Separate Rooms in the Same Underground Castle
Happily Ever After… in Separate Wings
Two porcupines arrive at the same burrow system and immediately split, each choosing a different entrance like a couple that knows the layout very well. It looks suspiciously like trouble in paradise, but it is more likely just good use of space.
Porcupines are typically monogamous and often seen in pairs or small family groups, but they are also capable diggers and maintain burrows that can be surprisingly complex. Multiple entrances, side tunnels, and separate chambers allow them to move independently while still sharing the same underground refuge. This setup helps with ventilation, predator escape, and general day-to-day living, but it also means they do not have to be on top of each other all the time.
So while it may look like someone is sleeping on the couch tonight, it is probably just a well-established system working exactly as it should.
Not the White Rabbit
Wrong Story, Same Burrow System
A scrub hare pauses at a burrow entrance, ears raised, body tense, clearly weighing its options. This is not an animal built for life underground. Unlike the rabbit of Wonderland, scrub hares are surface specialists, relying on speed, powerful hind legs, and zigzag escape tactics to evade predators rather than disappearing below ground.

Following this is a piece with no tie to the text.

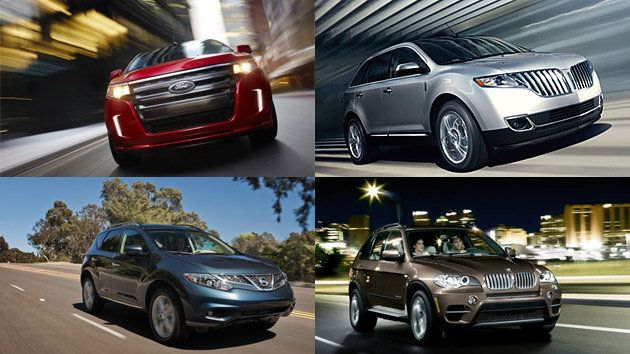 10 best SUVs you can buy now.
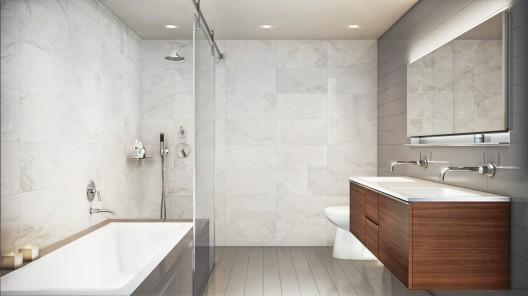 123 Third Avenue Bathroom - NYC Condos for Sale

During the day, they lie low in shallow forms that offer minimal cover but allow for a rapid sprint if disturbed. At night, they move more freely to forage, but remain highly exposed. Burrows are not part of their routine but provide refuge as a last resort.
No tea parties, no falling down rabbit holes. Just a surface dweller deciding whether going underground is the better of two dangerous options.

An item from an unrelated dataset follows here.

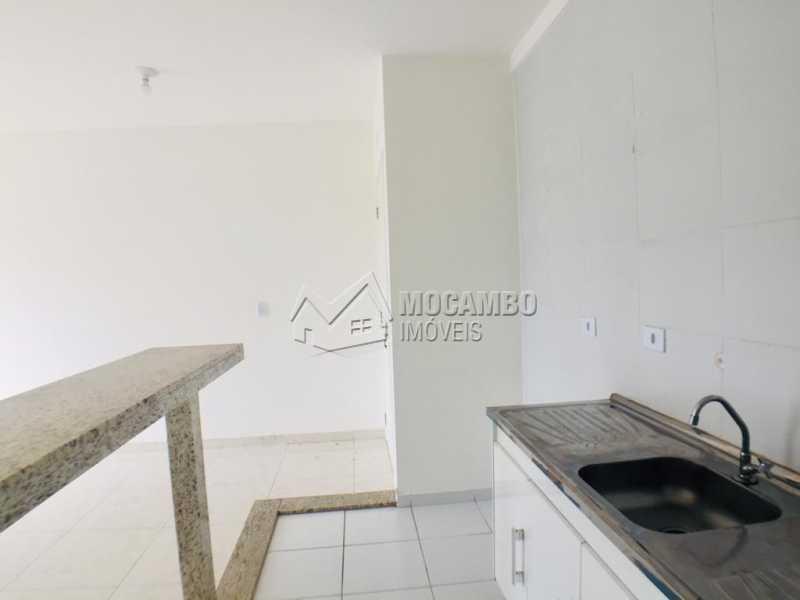 Cozinha  - Apartamento 2 Quartos À Venda Itatiba,SP - R$ 235.000 - FCAP21065 - 3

Steenbok and the Burrow Briefing
When It Is Finally Safe to Step Out
A steenbok stands at the entrance of Burrowland, but this time she is not hesitating for herself. She is waiting for her calf. The pause at the entrance becomes the signal.
Not yet. Not yet. Now.
The youngster emerges cautiously from the burrow, stepping into the open only once the adult has decided the world above is safe enough to face. Steenbok are typically creatures of the open, relying on stillness, camouflage, and explosive speed to avoid predators. Burrows are not part of their everyday ecology, but for young calves, they can serve as temporary refuges during the most vulnerable early stages of life. The mother remains close, scanning continuously, effectively acting as both lookout and decision-maker. No falling down rabbit holes here. Just a quiet moment of trust, where survival is passed from one step to the next.